[Records from a data collection]
..........
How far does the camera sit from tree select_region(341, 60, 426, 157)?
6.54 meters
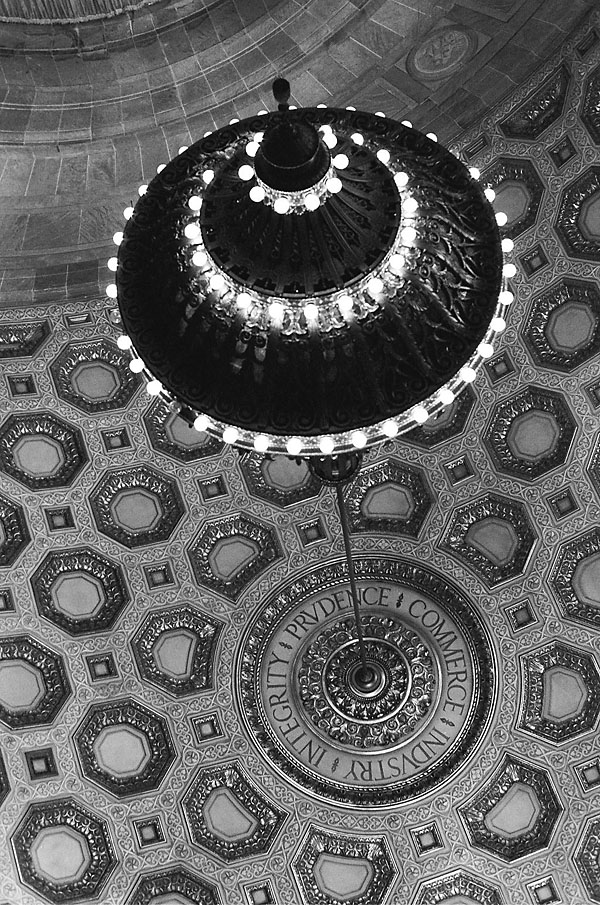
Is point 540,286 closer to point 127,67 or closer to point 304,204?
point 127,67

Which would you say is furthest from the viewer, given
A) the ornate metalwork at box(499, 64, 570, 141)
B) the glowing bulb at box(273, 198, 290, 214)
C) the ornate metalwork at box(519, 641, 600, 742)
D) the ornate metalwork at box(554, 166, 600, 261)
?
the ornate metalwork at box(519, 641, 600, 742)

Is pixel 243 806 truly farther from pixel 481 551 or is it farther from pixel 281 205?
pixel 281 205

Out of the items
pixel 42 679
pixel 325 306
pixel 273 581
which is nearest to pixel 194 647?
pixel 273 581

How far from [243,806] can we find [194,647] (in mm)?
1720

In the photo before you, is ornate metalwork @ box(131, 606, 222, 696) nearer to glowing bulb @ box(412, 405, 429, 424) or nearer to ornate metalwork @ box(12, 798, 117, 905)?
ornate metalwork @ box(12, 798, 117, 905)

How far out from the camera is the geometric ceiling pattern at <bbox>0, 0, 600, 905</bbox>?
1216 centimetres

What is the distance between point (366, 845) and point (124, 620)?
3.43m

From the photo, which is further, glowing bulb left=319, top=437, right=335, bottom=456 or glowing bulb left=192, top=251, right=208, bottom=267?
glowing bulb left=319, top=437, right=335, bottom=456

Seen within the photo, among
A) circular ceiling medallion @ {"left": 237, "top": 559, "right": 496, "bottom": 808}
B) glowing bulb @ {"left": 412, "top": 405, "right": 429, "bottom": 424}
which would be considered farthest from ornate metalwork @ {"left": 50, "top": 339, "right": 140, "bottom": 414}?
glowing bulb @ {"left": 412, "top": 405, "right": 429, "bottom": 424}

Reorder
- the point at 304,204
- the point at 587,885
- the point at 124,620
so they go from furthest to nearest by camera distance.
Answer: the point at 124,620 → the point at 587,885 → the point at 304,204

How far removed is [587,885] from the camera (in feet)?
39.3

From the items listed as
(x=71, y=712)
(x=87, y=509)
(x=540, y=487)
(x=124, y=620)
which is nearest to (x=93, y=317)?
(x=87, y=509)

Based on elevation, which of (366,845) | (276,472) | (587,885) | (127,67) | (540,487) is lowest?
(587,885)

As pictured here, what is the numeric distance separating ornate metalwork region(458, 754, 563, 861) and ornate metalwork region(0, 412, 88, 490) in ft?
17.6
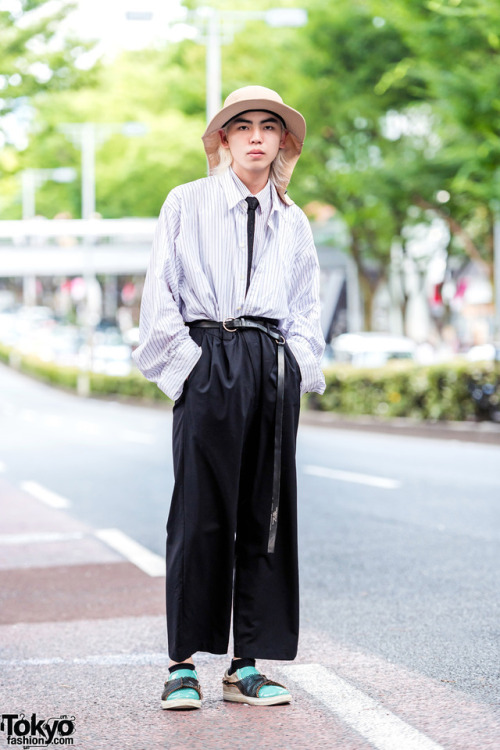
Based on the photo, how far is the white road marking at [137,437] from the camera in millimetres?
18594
..........
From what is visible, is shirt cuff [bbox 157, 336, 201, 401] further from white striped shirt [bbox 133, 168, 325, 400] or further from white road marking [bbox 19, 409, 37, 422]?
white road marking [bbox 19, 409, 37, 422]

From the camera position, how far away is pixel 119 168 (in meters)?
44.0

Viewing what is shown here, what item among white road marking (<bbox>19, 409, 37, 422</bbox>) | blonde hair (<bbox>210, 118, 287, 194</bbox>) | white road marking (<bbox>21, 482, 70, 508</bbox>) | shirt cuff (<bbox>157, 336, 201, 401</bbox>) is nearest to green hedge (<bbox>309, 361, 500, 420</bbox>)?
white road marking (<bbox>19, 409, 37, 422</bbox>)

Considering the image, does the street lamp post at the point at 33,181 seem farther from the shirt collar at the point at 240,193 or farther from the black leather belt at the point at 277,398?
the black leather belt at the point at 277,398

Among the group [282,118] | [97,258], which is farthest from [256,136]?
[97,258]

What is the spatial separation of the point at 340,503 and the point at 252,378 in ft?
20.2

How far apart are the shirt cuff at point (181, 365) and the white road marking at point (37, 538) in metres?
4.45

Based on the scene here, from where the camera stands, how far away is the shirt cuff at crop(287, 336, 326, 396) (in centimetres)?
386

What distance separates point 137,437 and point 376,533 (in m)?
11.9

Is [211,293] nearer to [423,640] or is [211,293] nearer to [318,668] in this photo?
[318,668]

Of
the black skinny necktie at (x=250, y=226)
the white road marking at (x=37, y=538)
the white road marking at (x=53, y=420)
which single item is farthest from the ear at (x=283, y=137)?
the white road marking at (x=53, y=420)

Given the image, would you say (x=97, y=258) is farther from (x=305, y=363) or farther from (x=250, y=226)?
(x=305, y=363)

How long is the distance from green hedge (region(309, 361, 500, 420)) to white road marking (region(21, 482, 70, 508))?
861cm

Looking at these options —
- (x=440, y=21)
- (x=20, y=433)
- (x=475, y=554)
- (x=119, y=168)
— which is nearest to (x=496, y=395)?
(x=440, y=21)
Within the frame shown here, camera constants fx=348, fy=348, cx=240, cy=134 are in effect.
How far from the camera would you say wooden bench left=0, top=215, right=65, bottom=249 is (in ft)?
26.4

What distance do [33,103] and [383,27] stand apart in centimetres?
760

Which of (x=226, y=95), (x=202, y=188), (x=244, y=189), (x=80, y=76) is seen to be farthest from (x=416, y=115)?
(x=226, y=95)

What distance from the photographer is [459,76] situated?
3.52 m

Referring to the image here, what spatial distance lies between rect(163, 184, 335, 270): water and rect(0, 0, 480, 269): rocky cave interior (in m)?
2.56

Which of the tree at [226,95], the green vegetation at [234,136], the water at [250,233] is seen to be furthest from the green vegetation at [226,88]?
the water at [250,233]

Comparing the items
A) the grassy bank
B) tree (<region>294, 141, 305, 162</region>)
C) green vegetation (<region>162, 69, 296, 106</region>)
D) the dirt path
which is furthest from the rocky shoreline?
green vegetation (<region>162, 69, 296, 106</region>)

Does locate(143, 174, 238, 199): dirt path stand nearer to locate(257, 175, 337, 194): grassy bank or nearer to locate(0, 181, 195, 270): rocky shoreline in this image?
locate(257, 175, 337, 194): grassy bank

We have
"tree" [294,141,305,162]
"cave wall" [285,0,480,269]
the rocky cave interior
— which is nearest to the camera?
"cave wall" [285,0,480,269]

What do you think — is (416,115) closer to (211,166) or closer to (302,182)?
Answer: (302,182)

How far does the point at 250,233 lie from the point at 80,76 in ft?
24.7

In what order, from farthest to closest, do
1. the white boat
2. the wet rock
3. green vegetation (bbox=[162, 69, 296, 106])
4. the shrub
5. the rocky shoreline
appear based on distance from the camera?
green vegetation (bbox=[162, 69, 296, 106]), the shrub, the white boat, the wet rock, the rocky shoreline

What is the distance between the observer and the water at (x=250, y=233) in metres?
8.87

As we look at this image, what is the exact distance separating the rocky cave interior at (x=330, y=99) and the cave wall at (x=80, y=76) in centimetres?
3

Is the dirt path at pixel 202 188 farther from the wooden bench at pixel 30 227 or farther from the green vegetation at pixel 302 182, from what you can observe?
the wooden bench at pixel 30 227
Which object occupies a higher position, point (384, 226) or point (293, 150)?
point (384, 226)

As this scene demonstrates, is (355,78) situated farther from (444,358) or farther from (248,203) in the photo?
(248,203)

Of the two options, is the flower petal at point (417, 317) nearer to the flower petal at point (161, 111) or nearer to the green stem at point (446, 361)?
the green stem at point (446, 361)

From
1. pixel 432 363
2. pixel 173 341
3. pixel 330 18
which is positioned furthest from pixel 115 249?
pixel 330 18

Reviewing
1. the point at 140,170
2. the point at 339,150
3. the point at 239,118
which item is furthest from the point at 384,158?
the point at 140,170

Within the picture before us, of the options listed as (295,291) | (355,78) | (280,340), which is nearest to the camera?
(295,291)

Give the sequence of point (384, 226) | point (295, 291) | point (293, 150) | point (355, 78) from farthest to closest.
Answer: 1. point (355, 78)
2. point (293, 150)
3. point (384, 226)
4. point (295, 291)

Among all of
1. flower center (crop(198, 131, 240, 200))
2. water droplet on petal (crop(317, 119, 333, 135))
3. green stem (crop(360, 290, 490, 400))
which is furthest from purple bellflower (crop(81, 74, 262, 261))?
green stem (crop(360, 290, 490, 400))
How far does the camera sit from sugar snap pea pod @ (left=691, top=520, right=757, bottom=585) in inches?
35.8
..........
■ SET EXERCISE ■
Gather every line in the records above that contains the word "scene", and copy each one.

■ RESULT ■
Based on the scene here, from where the camera stands, how far away is the shirt cuff at crop(287, 336, 326, 396) (in centimetres)?
As this scene demonstrates, is (355,78) situated farther from (444,358) or farther from (248,203) in the photo?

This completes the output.